On April 19, 2012, Sweetwater Resources, Inc., a Nevada corporation (the “Company”), entered into a letter of intent (the “Letter of Intent”) with Centaurus Technologies Inc., a Nevada corporation (“Centaurus”), in connection with a proposed asset acquisition whereby the Company would acquire a certain cultured diamond technology patent and related intellectual property (the “Assets”) from Centaurus in exchange for 43,850,000 shares (the “Consideration Shares”) of the Company’s restricted common stock (the “Acquisition”).  Also in consideration for the purchase of the Assets, the Company would assume debts of Centaurus in an amount not to exceed $100,000 including any bridge loan provided by the Company to Centaurus (the “Bridge Loan”) in connection with the execution of the Letter of Intent.  The Bridge Loan is for an amount up to $250,000 (the “Bridge Loan”) on terms to be set forth in a definitive loan agreement to be entered into between the Company and Centaurus.  The Bridge Loan will bear interest at the rate of 8% per annum and will have a maturity date of April 1, 2013, unless extended by mutual agreement of the Company and Centaurus.

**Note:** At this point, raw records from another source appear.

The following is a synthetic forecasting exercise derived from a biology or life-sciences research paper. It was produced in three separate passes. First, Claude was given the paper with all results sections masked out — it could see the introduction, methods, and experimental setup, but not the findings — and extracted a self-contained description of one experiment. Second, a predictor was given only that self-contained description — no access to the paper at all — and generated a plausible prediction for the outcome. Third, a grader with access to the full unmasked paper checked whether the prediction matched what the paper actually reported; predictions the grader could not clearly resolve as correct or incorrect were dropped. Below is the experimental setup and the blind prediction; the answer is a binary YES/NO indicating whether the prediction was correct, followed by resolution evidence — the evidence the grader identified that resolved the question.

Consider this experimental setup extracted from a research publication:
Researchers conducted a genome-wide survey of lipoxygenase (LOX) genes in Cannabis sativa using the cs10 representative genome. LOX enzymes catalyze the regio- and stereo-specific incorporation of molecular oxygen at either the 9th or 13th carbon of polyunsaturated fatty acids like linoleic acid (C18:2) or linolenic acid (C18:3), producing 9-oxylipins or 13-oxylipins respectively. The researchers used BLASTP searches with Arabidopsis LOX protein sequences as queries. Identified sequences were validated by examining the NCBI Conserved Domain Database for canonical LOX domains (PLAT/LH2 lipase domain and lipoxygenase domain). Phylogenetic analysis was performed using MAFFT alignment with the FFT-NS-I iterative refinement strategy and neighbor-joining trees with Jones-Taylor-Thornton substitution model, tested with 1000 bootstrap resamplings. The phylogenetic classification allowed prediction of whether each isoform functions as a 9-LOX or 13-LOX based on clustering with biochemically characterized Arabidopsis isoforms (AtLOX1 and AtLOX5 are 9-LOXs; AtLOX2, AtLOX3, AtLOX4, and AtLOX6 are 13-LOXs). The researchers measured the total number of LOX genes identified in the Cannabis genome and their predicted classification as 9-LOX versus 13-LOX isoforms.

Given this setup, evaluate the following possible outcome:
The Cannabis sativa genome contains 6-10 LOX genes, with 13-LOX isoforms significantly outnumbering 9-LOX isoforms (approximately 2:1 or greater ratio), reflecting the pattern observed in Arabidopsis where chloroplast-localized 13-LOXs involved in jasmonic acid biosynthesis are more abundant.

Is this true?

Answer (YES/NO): NO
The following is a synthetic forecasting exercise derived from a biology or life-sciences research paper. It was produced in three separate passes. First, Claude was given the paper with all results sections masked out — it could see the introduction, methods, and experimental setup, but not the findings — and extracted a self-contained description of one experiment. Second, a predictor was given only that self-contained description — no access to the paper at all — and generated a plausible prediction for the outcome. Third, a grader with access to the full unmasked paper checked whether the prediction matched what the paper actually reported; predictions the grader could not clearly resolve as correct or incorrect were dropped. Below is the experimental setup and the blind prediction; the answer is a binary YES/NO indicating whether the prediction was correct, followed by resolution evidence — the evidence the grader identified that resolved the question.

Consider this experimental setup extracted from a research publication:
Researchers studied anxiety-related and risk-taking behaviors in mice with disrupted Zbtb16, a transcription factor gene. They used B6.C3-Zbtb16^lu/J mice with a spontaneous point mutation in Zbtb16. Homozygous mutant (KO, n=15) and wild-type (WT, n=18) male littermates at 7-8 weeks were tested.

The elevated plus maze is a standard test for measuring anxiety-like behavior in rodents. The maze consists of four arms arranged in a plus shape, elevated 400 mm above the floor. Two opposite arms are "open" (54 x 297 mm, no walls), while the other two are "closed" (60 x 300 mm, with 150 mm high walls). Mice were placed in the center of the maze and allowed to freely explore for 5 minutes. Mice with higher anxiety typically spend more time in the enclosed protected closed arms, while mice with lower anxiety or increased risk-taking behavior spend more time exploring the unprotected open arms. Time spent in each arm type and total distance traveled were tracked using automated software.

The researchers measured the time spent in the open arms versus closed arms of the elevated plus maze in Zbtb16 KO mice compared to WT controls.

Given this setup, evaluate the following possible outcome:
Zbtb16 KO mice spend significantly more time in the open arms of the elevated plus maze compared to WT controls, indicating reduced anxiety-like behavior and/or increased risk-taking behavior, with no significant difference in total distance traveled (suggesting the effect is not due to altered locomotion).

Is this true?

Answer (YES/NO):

At the Closing, all of the Company’s directors and officers will resign, and Centaurus will nominate and elect two new directors.  The new board of directors will appoint a new management team.  Also in connection with the Acquisition, the Company will change its name to “Centaurus Technologies, Inc.”

The terms of the Acquisition will be incorporated into a definitive agreement to be negotiated between the Company and Centaurus.  Such definitive agreement will contain additional terms beyond those set forth in the Letter of Intent, including customary representations, warranties and closing conditions.

Upon the Closing, the total number of issued and outstanding shares of common stock of the Company, including those securities issuable under the Financing (as defined below), will equal 73,000,000 shares.  At the Closing, the Consideration Shares will constitute approximately 60% of the total issued and outstanding shares of the Company.  Also, on or before the Closing, the Company must complete one or more private placements of shares of the Company’s restricted common stock (the “Financing”) to third parties for aggregate gross proceeds of not less than $500,000 including the amount necessary to pay all of the Company’s pre-closing debts.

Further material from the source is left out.